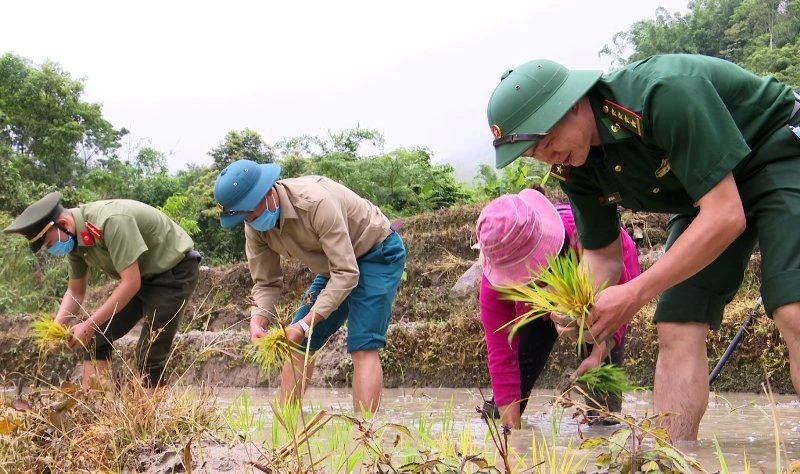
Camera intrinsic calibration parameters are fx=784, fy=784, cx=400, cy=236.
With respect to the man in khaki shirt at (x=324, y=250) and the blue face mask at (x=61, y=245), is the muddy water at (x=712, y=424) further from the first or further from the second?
the blue face mask at (x=61, y=245)

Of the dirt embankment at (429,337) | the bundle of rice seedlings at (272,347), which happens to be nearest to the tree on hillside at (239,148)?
the dirt embankment at (429,337)

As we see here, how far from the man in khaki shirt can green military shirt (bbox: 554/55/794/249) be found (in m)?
1.38

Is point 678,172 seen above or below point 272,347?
above

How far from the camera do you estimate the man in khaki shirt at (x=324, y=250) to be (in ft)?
12.6

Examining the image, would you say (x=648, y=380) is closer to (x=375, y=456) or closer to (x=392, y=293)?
(x=392, y=293)

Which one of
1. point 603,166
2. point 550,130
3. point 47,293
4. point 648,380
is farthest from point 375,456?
point 47,293

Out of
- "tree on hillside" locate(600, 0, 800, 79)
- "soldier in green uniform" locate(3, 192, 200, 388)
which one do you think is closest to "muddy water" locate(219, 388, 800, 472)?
"soldier in green uniform" locate(3, 192, 200, 388)

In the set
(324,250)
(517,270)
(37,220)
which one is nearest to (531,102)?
(517,270)

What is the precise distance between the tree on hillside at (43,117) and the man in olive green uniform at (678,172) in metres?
23.2

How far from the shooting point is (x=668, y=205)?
8.48 feet

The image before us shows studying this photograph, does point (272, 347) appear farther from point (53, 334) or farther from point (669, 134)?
point (669, 134)

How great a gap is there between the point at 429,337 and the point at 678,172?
5637 millimetres

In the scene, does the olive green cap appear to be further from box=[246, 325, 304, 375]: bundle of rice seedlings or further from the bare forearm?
box=[246, 325, 304, 375]: bundle of rice seedlings

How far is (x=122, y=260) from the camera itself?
15.4 ft
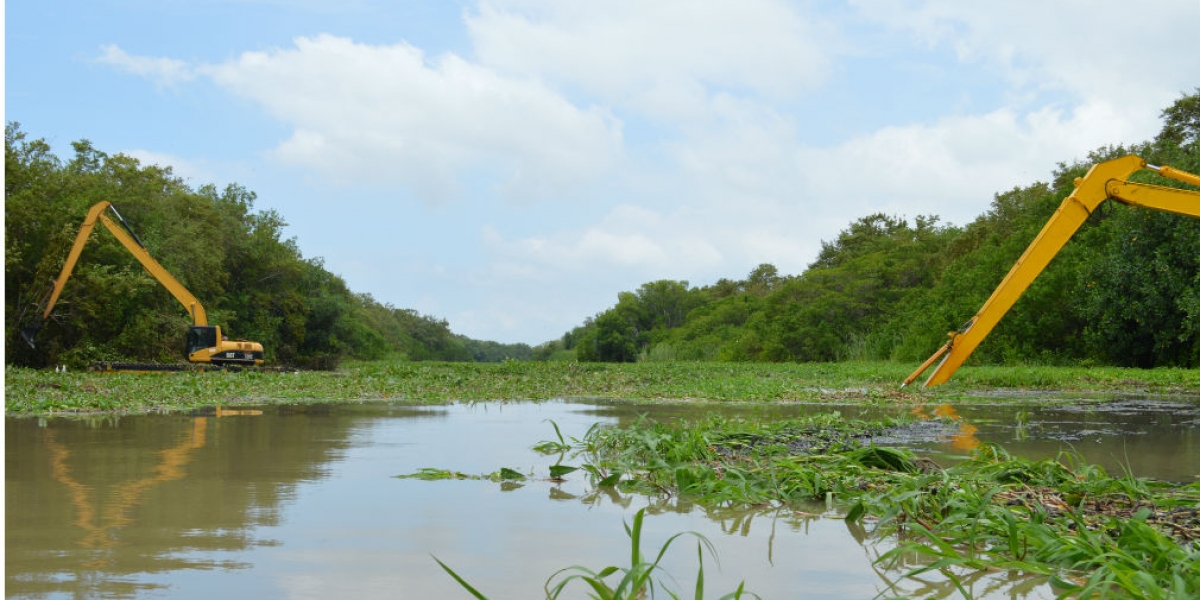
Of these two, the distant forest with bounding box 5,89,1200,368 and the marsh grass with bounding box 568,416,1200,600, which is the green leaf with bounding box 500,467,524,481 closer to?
the marsh grass with bounding box 568,416,1200,600

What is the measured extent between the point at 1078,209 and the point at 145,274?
2512 cm

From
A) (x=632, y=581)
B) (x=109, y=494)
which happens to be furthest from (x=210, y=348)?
(x=632, y=581)

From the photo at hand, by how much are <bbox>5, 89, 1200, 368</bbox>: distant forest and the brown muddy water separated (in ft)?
60.3

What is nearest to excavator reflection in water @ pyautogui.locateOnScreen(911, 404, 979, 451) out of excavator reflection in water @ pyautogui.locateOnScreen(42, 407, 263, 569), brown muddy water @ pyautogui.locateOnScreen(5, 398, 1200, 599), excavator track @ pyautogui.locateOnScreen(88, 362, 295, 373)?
brown muddy water @ pyautogui.locateOnScreen(5, 398, 1200, 599)

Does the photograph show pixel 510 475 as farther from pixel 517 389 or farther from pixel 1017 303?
pixel 1017 303

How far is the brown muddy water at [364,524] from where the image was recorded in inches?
123

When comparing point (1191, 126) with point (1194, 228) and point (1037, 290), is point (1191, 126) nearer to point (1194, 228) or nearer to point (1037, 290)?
point (1037, 290)

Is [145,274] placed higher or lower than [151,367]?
higher

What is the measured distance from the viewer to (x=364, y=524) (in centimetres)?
413

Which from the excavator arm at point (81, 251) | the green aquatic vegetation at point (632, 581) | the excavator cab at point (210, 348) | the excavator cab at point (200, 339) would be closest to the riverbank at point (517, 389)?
the excavator cab at point (210, 348)

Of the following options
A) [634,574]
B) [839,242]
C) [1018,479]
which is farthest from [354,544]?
[839,242]

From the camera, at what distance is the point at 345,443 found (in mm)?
7473

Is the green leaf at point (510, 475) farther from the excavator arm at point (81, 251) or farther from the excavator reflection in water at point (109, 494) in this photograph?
the excavator arm at point (81, 251)

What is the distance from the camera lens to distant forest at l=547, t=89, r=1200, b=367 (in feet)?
76.8
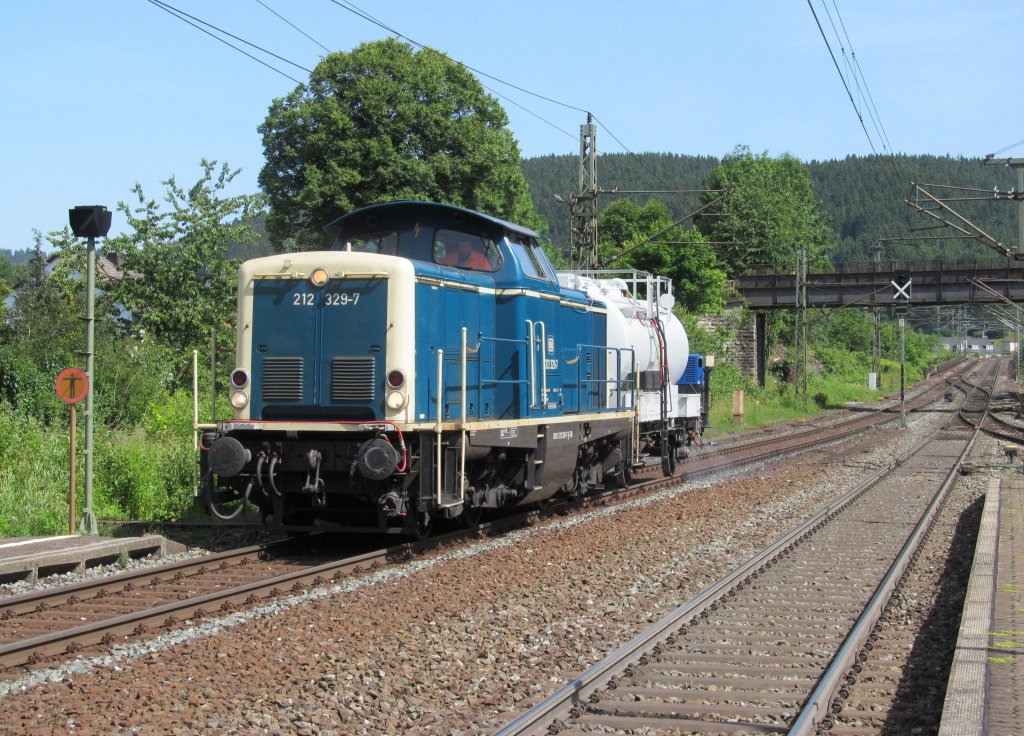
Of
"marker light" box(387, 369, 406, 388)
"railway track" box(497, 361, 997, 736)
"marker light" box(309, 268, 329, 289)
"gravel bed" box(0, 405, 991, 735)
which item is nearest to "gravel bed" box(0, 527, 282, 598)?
"gravel bed" box(0, 405, 991, 735)

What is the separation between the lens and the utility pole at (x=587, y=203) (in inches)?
1003

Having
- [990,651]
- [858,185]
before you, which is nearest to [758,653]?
[990,651]

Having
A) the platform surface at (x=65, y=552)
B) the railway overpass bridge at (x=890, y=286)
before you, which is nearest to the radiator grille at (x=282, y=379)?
the platform surface at (x=65, y=552)

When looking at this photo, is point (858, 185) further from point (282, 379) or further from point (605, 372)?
point (282, 379)

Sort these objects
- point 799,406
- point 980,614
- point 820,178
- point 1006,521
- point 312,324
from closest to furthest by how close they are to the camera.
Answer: point 980,614 < point 312,324 < point 1006,521 < point 799,406 < point 820,178

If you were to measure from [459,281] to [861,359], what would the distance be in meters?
86.4

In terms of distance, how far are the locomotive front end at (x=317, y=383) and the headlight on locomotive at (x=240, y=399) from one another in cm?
1

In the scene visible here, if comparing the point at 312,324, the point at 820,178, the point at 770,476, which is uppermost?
the point at 820,178

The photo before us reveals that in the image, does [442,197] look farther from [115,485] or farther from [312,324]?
[312,324]

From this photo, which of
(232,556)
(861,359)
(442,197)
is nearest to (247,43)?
(232,556)

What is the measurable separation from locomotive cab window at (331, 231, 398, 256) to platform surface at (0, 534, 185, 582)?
3769mm

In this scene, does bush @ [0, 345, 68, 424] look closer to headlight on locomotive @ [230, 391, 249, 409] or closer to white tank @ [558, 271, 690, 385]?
white tank @ [558, 271, 690, 385]

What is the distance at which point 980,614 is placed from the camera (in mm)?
7207

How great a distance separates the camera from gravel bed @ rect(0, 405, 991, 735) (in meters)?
5.51
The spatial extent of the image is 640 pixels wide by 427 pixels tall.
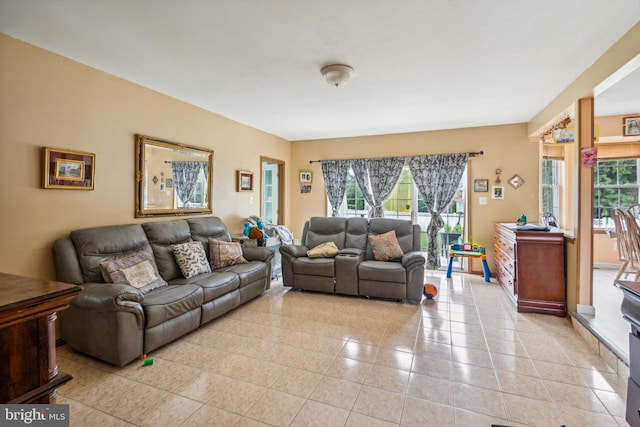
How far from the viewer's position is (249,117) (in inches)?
183

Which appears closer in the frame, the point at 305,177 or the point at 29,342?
the point at 29,342

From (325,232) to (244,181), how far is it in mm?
1633

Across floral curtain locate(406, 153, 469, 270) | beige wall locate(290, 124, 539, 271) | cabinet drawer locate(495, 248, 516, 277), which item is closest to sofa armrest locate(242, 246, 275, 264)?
beige wall locate(290, 124, 539, 271)

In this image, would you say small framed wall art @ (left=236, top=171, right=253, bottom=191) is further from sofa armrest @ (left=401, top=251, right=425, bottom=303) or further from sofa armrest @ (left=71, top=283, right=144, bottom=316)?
sofa armrest @ (left=401, top=251, right=425, bottom=303)

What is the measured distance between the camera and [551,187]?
524cm

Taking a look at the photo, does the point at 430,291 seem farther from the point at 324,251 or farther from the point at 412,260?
the point at 324,251

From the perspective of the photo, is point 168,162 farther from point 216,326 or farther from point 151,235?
point 216,326

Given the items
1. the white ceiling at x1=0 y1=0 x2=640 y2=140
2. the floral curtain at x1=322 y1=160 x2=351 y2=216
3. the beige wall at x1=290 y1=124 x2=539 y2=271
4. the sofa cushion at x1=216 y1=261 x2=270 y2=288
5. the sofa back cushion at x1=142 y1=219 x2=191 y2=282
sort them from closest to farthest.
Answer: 1. the white ceiling at x1=0 y1=0 x2=640 y2=140
2. the sofa back cushion at x1=142 y1=219 x2=191 y2=282
3. the sofa cushion at x1=216 y1=261 x2=270 y2=288
4. the beige wall at x1=290 y1=124 x2=539 y2=271
5. the floral curtain at x1=322 y1=160 x2=351 y2=216

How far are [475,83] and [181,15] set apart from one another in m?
2.90

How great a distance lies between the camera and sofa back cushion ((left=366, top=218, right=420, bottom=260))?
14.1 feet

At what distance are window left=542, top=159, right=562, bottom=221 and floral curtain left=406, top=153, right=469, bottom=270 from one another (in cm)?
148

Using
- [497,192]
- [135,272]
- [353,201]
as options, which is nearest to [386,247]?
[353,201]

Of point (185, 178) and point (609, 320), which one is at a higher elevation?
point (185, 178)

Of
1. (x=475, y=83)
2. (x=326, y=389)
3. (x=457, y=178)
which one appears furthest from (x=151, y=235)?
(x=457, y=178)
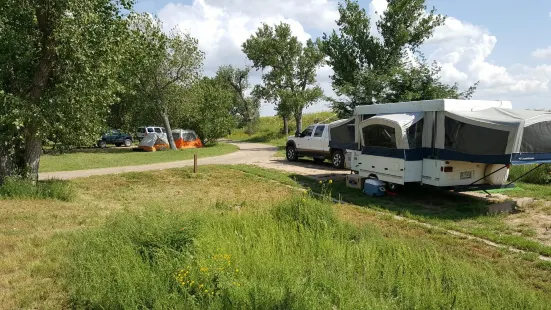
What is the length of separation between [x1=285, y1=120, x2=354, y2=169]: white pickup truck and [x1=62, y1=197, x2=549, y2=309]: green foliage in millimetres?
10286

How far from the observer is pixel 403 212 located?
9.74 m

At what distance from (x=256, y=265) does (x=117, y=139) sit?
34547 millimetres

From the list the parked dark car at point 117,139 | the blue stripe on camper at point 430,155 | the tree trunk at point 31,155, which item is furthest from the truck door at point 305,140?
the parked dark car at point 117,139

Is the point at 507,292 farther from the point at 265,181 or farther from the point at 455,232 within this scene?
the point at 265,181

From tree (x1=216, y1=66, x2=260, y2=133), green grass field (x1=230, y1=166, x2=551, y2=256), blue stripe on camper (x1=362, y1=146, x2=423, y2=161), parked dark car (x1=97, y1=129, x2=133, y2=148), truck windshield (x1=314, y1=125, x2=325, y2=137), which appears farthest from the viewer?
tree (x1=216, y1=66, x2=260, y2=133)

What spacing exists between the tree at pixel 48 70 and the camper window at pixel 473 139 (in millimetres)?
8780

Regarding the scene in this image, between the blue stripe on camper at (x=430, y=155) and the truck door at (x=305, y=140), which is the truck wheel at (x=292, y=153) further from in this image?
the blue stripe on camper at (x=430, y=155)

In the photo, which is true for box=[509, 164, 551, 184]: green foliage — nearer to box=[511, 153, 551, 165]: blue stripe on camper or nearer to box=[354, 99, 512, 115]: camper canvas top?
box=[354, 99, 512, 115]: camper canvas top

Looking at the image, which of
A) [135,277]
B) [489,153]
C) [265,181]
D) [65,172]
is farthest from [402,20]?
[135,277]

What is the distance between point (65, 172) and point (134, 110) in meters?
17.7

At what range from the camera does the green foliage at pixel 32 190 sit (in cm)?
1044

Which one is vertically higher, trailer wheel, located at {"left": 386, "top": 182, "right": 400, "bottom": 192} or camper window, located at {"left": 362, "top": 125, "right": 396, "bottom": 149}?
camper window, located at {"left": 362, "top": 125, "right": 396, "bottom": 149}

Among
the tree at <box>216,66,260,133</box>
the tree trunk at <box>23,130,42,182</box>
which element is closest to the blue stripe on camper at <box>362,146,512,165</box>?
the tree trunk at <box>23,130,42,182</box>

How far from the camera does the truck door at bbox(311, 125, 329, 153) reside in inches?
752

○ ○ ○

* _Set task_
Beginning with the line that contains "Which one is vertically", repeat every line through the end of the records and nothing more.

* _Answer to the task_
Which one is vertically higher, trailer wheel, located at {"left": 386, "top": 182, "right": 400, "bottom": 192} or camper window, located at {"left": 362, "top": 125, "right": 396, "bottom": 149}?
camper window, located at {"left": 362, "top": 125, "right": 396, "bottom": 149}

Among
the tree at <box>216,66,260,133</box>
the tree trunk at <box>23,130,42,182</box>
which element is closest to the blue stripe on camper at <box>362,146,512,165</box>?
the tree trunk at <box>23,130,42,182</box>

How far from the camera does the truck door at bbox(311, 125, 329, 153) reside in inches?
752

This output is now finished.